◆ TO BE DONE
Leave out the pictures and repeat exactly the lines from the one containing "Out of the things" through the final line of the listing below.

# Start of STORED ROWS

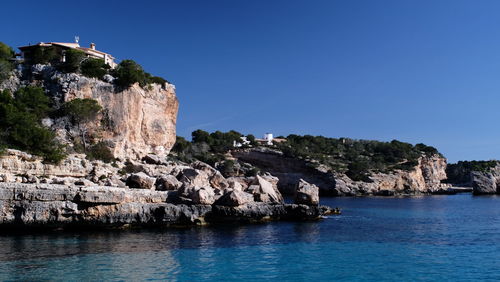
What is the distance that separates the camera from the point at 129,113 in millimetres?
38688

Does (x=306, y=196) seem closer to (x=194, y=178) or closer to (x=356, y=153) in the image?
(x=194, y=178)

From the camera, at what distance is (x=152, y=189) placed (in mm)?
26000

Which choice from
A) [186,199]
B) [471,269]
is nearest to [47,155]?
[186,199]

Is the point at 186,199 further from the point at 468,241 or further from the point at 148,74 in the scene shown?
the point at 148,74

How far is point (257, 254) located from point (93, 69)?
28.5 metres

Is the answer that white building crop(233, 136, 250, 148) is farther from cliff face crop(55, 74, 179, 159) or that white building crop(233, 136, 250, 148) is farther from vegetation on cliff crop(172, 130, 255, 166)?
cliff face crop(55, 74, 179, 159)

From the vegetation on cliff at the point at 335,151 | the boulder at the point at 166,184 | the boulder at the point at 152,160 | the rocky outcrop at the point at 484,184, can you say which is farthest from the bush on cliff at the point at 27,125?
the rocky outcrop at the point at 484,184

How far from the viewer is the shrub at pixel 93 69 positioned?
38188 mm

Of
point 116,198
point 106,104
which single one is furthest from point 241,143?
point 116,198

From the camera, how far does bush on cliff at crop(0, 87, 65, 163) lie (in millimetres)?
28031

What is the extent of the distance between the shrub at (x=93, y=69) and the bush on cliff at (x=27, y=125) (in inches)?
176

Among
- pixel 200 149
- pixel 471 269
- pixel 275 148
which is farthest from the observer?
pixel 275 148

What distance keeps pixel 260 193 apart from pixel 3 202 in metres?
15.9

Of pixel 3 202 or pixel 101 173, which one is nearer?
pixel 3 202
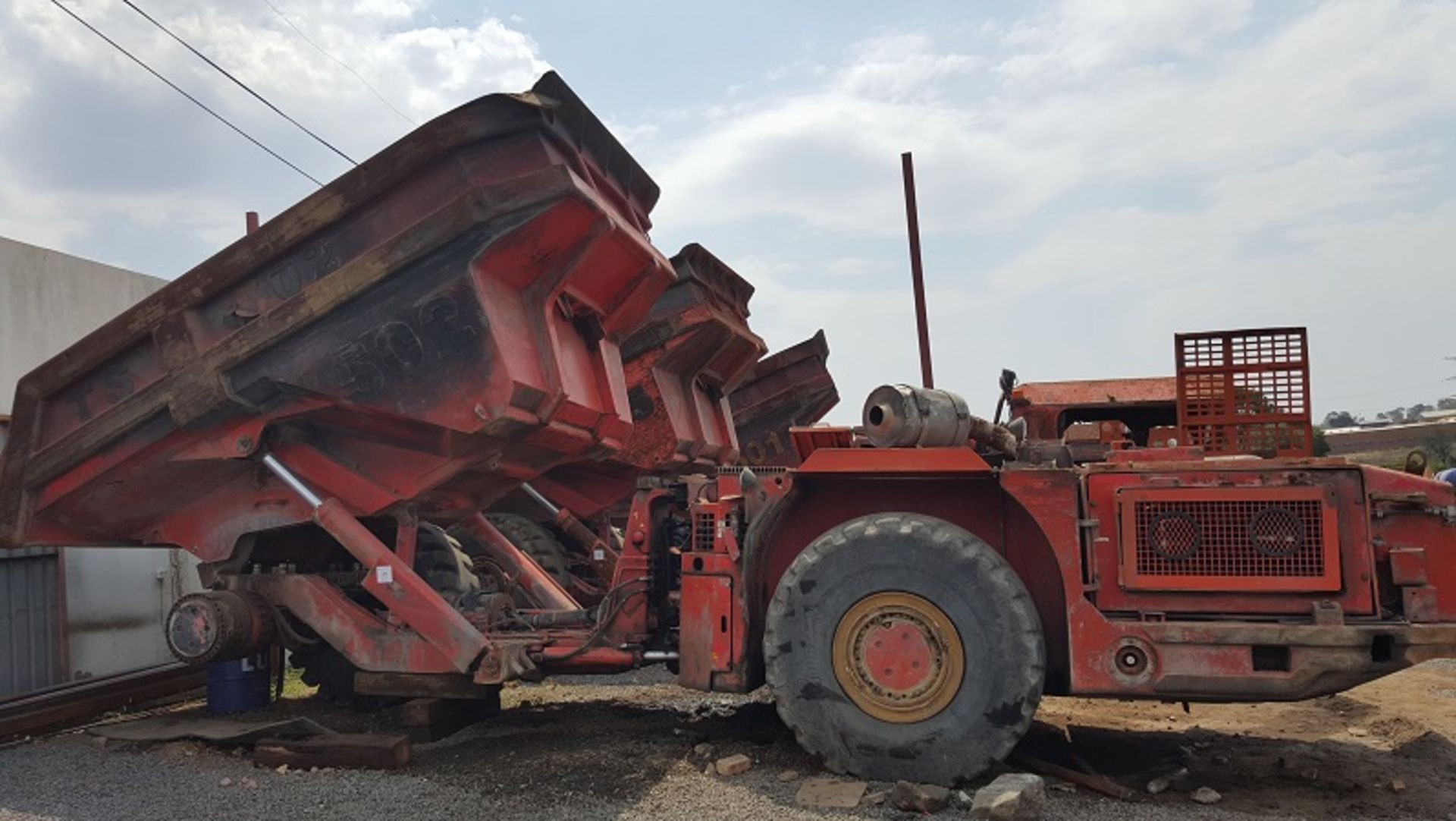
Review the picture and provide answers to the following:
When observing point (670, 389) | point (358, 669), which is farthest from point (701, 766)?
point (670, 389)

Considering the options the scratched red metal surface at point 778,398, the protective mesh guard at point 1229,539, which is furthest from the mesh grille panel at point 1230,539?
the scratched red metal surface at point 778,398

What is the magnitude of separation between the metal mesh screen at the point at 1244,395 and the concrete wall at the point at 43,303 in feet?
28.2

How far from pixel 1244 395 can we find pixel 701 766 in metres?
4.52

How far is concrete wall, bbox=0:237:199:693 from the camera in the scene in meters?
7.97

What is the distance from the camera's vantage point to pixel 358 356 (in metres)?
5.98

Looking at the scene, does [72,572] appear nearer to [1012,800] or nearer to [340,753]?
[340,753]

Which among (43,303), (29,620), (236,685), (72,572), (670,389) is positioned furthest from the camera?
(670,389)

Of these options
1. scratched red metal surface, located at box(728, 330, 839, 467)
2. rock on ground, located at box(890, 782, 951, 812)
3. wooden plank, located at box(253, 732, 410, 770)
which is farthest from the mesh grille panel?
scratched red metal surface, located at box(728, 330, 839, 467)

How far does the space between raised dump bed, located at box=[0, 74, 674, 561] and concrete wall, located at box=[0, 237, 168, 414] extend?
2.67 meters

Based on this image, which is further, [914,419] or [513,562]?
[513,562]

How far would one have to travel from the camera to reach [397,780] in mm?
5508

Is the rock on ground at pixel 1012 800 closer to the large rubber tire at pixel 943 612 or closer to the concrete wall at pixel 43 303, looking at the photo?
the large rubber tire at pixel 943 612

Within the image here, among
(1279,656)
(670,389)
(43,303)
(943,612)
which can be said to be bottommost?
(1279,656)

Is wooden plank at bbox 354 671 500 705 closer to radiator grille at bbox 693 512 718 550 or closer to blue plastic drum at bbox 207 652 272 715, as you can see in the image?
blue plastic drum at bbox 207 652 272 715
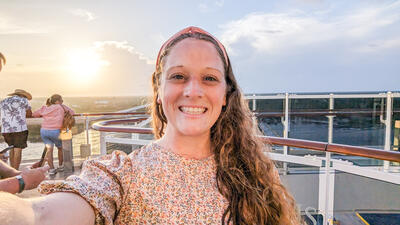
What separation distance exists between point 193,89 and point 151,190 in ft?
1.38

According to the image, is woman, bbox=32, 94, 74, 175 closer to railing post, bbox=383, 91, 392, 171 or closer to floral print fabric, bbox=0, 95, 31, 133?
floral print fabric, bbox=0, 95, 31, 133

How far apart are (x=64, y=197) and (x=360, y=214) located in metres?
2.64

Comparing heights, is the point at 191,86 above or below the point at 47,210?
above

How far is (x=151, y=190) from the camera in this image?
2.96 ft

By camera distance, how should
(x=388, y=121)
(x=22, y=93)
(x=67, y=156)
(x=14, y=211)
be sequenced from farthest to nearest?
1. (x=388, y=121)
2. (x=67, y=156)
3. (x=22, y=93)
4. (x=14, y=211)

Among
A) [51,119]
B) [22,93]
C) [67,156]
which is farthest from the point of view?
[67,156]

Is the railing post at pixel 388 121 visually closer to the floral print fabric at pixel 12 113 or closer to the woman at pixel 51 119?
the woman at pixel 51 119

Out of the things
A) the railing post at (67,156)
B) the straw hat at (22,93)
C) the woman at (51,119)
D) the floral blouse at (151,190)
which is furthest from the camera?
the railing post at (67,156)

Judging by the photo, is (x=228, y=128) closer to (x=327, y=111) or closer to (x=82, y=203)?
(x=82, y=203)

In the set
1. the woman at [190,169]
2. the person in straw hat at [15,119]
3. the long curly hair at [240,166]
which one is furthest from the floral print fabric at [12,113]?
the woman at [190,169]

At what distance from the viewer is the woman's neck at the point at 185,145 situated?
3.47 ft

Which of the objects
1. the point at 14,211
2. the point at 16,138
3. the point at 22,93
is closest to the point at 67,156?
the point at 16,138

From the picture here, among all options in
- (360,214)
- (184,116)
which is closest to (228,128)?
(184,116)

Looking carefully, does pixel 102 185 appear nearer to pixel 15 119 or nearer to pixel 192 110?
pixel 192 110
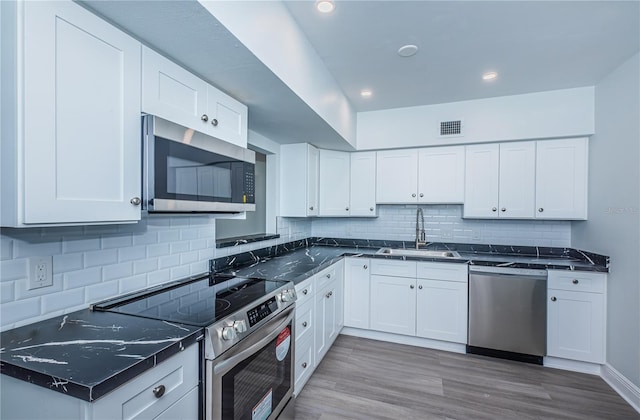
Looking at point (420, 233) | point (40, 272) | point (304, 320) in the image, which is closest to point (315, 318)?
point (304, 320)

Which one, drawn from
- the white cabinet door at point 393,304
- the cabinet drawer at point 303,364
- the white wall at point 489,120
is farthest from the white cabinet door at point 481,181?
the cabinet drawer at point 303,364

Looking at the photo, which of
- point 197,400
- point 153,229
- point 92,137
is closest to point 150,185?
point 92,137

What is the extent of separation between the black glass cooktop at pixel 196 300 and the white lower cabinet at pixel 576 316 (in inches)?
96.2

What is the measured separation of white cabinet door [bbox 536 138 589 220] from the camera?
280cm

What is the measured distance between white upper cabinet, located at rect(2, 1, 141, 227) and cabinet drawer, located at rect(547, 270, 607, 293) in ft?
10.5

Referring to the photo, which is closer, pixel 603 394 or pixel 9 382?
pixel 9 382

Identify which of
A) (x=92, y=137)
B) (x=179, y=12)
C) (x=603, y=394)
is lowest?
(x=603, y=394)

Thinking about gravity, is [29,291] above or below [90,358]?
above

# End of STORED ROWS

◆ TASK RESPONSE
Out of the things
A) the railing post at (67,156)
B) the straw hat at (22,93)
C) the woman at (51,119)
D) the floral blouse at (151,190)
which is furthest from the camera?
the railing post at (67,156)

Judging by the photo, is (x=228, y=128) closer to (x=327, y=111) or closer to (x=82, y=203)?
(x=82, y=203)

In the set
1. the woman at [190,169]
2. the person in straw hat at [15,119]
3. the long curly hair at [240,166]
which one is furthest from the floral print fabric at [12,113]?
the woman at [190,169]

At what distance from the viewer is the woman's neck at the point at 185,145 situated?
3.47 ft

Which of the objects
1. the point at 14,211
2. the point at 16,138
3. the point at 22,93
is closest to the point at 67,156?
the point at 16,138

From the picture here, among all options in
- (360,214)
- (184,116)
which is closest to (228,128)?
(184,116)

Looking carefully, does pixel 102 185 appear nearer to pixel 15 119 or nearer to pixel 192 110?
pixel 192 110
Looking at point (420, 233) | point (40, 272) | point (304, 320) in the image, which is closest to point (315, 318)?
point (304, 320)

Which one, drawn from
- the white cabinet door at point 393,304
- the cabinet drawer at point 303,364
- the white wall at point 489,120
is farthest from the white cabinet door at point 481,181?
the cabinet drawer at point 303,364

Looking at the photo, which of
- point 197,400
- point 153,229
- point 92,137
is closest to point 150,185?
point 92,137

What is the extent of separation between the black glass cooktop at pixel 196 300 and the white lower cabinet at pixel 576 316 (in inches)?
96.2

What is the measured separation of white cabinet door [bbox 536 138 589 220] from the camera?
280cm

What is the measured distance between white upper cabinet, located at rect(2, 1, 141, 227) and cabinet drawer, located at rect(547, 270, 607, 293) in ft?
10.5

Referring to the photo, which is closer, pixel 603 394 or pixel 9 382?
pixel 9 382

Identify which of
A) (x=92, y=137)
B) (x=179, y=12)
C) (x=603, y=394)
is lowest?
(x=603, y=394)

Thinking about gravity, is [29,291] above or below [90,358]?
above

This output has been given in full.